• **Work to be completed**:
In the passage about food fails, what share of liverwurst turned out to be pig fat?

Passage provided Block Start

Let’s discuss some food fails. I have been working at this for decades and continue to amaze myself at how someone so informed can get it so ridiculously wrong. Back in my 30s, I had the idea that regular store-bought packaged granola would be a good, healthy thing to eat for breakfast. Sugar crash fail. After a few months of feeling horrible by late morning, I gave that one up and moved on to eggs. Not to leave well enough alone, a few years ago, I went for oatmeal in the morning. This time, I was wearing a continuous glucose monitor and found that no version—instant, regular, steel cut, whatever—would keep my blood sugar from going ballistic.
Having recently had my gut thoroughly tested, my doc wants me on a no-dairy, no-gluten, no-lectin diet. Having been a huge Greek yogurt eater, I thought I would just switch to coconut yogurt. Good move, right? Wrong. Sure, it has a bit of probiotics in it, but otherwise, it is just a bowl of saturated fat with almost no protein or other nutrients. That one took me a month of self-fattening to figure out. My doc now wants me to eat more organ meat, which seemed weird, but okay, I’ll try it. It started with a ground venison that is mixed with 10% organs. Okay, not so bad. Then I thought, let’s try liver, only to discover a familiar name: liverwurst. This seemed like liver, but better. Wrong. It turns out that although it does have liver, it is also 40% pig fat, which my gut was overwhelmed with and unable to break down. Bad outcome. Liverwurst to the trash.

Passage provided Block End
Recorded data Block Start

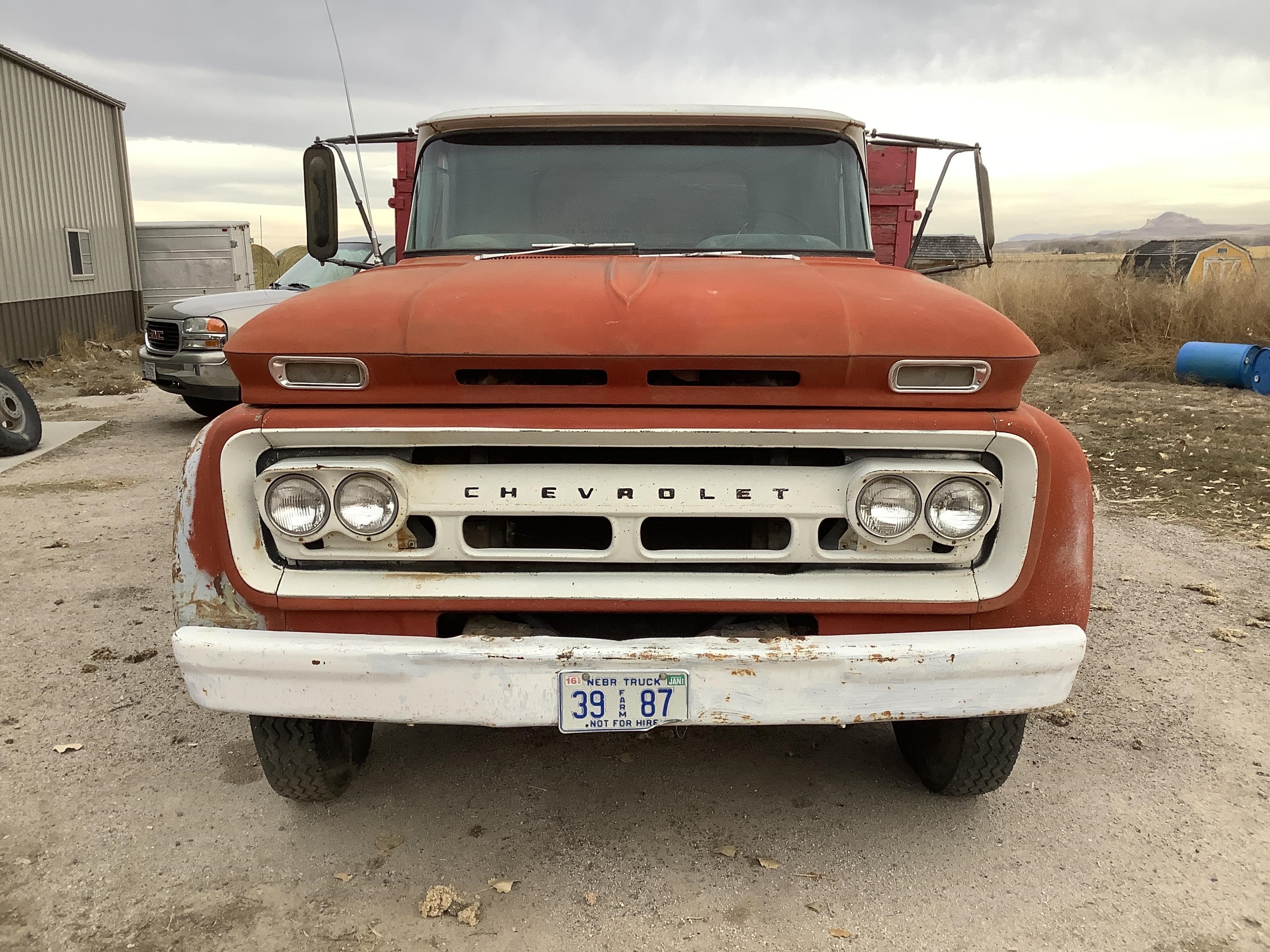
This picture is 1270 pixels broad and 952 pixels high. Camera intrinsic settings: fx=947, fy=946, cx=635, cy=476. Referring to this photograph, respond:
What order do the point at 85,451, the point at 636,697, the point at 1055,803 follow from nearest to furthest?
the point at 636,697 → the point at 1055,803 → the point at 85,451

Recorded data Block End

• **Result of this task**:
40%